Aim: Show each line of the items below that contains the word "closer", copying every such line in full.
* Begin Record list *
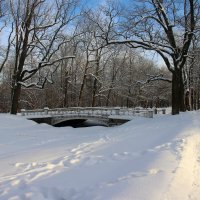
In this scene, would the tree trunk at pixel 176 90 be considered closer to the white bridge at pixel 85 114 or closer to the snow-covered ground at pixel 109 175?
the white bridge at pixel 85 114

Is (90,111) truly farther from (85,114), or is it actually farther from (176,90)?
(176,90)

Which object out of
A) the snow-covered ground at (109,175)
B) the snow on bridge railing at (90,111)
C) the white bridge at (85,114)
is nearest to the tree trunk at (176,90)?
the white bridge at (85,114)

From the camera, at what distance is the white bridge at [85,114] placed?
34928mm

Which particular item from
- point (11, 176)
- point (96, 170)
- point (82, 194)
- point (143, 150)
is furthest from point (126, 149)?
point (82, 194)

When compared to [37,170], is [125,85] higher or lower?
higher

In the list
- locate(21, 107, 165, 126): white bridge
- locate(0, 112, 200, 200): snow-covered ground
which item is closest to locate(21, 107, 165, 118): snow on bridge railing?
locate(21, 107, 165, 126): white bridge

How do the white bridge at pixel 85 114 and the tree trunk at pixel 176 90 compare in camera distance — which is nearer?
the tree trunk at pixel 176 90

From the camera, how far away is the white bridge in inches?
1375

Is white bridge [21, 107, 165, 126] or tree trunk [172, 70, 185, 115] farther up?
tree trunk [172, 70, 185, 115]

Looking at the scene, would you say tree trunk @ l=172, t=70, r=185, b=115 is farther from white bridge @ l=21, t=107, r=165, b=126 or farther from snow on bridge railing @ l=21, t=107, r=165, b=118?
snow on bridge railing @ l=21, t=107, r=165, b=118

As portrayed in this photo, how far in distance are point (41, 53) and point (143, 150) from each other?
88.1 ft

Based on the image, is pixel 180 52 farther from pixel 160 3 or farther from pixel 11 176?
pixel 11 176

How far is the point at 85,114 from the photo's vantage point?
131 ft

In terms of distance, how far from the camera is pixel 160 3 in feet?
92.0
* End Record list *
* Begin Record list *
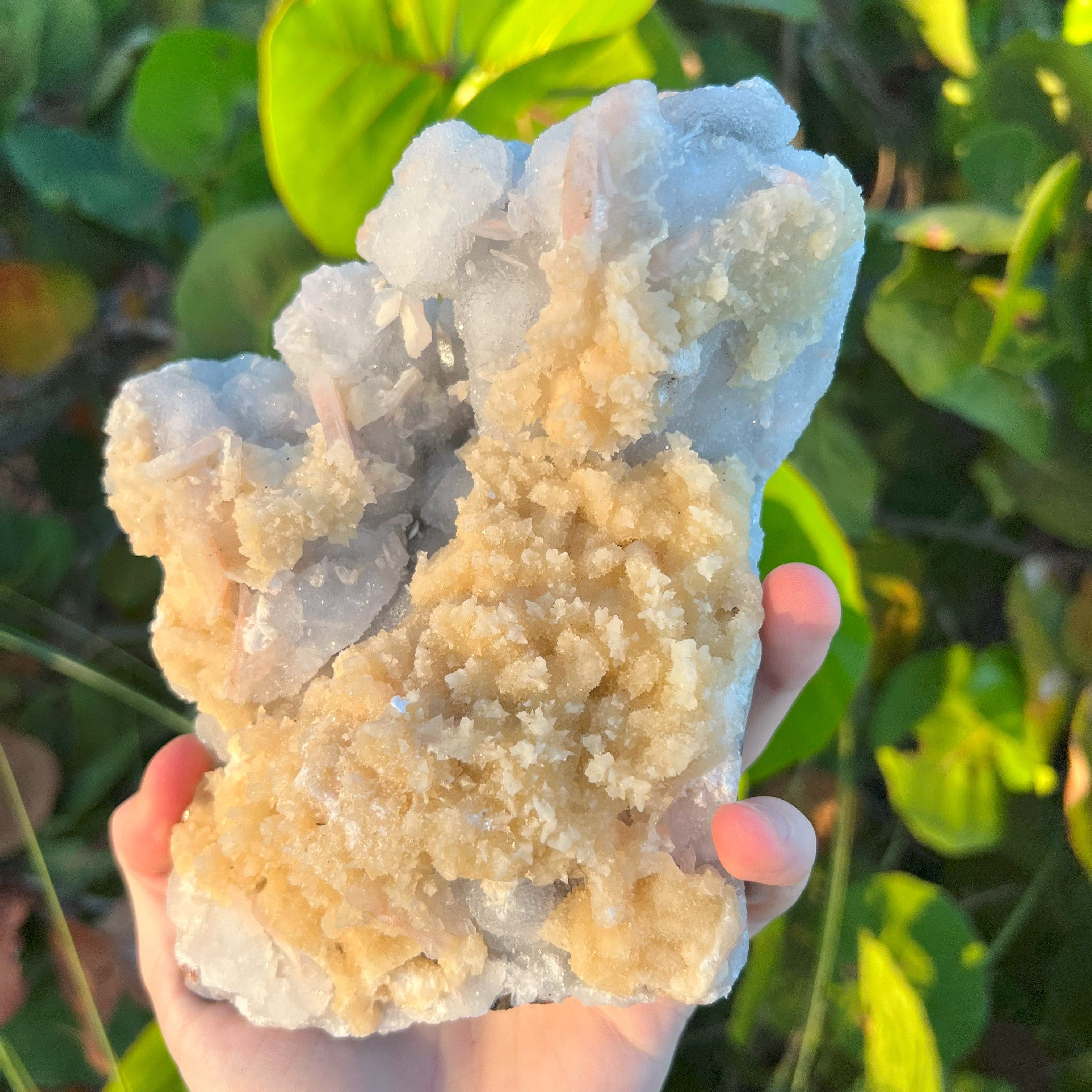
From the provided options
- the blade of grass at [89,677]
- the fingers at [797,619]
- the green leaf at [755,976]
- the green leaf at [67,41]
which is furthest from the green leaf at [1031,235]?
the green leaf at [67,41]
* End Record list *
* Begin Record list *
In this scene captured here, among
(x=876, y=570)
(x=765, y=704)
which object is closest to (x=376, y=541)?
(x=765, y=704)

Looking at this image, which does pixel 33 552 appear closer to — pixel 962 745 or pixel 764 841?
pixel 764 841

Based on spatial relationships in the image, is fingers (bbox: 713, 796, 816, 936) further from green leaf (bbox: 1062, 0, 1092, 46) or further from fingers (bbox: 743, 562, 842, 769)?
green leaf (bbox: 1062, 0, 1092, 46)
* End Record list *
Expected output:
In this scene, would the tree trunk at pixel 176 90 be considered closer to the white bridge at pixel 85 114 or closer to the snow-covered ground at pixel 109 175?
Looking at this image, which does pixel 33 552 appear closer to — pixel 962 745 or pixel 764 841?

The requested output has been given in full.